Like Australia, Britain has delivered humanitarian aid, carried out surveillance, given weapons to Kurds and promised training in Iraq.
France has confirmed its commitment to use military force in Iraq, but it was unclear whether France would join strikes in Syria.
Germany has said it will not take part in air strikes.
US officials say Kerry is also seeking permission to make more use of bases in the region and fly more warplanes overhead.
The region has been galvanized since June, when Islamic State fighters, already in control of much of Syria, swept through northern Iraq, seizing cities, slaughtering prisoners and proclaiming a “caliphate” that would rule over all Muslims.
The White House says the group is a threat to the West as well, attracting fighters from around the world who could return to carry out attacks at home.
The US resumed air strikes in Iraq last month for the first time since the withdrawal of the final US troops from the country in 2011.
The raids followed major gains by Islamic State, which has declared an Islamic caliphate in areas it controls in Syria and Iraq, as well as a series of grisly videos showing the beheading of captured Westerners.
Islamic State stirred new outrage on Saturday with a video purporting to show the beheading of British aid worker David Haines.
Cameron called it “a despicable and appalling murder” and vowed to bring the killers to justice.
Describing the Islamic State as a “death cult,” Abbott said the beheadings had made him “more resolved than ever to do what we reasonably can to disrupt, degrade and if possible, destroy this movement”.

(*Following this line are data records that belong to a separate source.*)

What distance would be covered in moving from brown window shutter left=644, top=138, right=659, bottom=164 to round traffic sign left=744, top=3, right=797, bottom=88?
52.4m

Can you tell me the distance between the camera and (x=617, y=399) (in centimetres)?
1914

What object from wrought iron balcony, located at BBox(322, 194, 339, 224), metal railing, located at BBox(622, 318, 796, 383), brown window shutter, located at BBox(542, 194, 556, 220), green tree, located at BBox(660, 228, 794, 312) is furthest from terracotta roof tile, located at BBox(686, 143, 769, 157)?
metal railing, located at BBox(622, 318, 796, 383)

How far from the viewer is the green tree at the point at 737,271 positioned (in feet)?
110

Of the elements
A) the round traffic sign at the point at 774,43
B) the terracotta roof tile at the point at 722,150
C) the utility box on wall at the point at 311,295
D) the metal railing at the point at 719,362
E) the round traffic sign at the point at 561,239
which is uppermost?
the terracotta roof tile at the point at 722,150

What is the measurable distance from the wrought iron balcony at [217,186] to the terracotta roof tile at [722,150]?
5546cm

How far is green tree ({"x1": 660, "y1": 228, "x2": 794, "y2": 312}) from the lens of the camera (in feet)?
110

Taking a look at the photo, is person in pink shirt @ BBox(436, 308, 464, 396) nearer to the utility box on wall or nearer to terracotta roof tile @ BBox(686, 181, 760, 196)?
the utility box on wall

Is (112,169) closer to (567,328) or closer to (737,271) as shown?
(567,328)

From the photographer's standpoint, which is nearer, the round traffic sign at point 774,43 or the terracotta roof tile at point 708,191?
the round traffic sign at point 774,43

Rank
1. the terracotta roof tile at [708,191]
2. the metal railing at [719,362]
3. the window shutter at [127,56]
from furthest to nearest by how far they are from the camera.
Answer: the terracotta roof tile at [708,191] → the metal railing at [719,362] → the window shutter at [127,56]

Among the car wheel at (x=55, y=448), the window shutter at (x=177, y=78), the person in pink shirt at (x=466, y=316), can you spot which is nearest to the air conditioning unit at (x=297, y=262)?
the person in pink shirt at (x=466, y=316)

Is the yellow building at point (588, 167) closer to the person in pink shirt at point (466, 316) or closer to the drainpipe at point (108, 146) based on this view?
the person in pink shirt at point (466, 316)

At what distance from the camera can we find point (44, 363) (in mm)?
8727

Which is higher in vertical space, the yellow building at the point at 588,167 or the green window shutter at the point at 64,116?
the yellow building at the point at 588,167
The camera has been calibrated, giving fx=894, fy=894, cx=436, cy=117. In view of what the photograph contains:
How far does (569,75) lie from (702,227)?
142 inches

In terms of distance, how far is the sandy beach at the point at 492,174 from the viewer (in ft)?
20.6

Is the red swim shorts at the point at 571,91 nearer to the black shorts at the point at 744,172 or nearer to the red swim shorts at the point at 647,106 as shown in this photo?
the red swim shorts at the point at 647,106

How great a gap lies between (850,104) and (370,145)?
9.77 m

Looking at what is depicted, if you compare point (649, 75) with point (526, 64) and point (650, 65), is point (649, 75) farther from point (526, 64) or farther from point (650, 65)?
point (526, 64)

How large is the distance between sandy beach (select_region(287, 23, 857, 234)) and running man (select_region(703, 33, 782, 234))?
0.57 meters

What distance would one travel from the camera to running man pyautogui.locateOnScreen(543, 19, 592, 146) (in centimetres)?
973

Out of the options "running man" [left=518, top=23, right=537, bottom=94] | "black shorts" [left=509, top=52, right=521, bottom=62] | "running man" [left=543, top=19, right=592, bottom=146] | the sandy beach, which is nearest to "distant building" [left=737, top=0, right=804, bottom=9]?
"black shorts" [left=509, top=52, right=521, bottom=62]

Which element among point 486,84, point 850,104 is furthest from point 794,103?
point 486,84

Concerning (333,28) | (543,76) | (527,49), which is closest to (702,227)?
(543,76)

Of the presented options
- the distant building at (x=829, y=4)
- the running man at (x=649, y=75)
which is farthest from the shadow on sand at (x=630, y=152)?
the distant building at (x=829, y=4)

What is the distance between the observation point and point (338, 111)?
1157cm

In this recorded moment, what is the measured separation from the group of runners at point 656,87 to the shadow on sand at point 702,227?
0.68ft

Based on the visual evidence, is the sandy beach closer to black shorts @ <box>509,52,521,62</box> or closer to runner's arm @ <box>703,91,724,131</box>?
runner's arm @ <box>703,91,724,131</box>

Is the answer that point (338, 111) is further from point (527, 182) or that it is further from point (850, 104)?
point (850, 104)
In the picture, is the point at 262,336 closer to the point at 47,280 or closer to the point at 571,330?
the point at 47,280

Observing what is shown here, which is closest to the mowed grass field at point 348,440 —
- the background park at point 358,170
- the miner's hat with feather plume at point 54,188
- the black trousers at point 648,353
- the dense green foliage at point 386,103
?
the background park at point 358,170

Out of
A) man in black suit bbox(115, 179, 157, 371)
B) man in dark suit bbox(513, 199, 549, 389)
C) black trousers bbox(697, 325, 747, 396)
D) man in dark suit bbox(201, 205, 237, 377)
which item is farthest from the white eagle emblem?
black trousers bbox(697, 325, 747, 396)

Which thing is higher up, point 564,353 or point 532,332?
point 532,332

The Australian government on Friday raised its domestic terror alert to “high” for the first time, citing the likelihood of terrorist attacks by Australian citizens radicalized in Iraq or Syria.
Up to 160 Australians have either been involved in fighting there or actively supported it, officials said, and at least 20 have returned to Australia after fighting in the Middle East and pose a national security risk.
“These terrorists and would-be terrorists are not targeting us for what we have done, or for what we might do — they are targeting us for who we are,” Abbott said.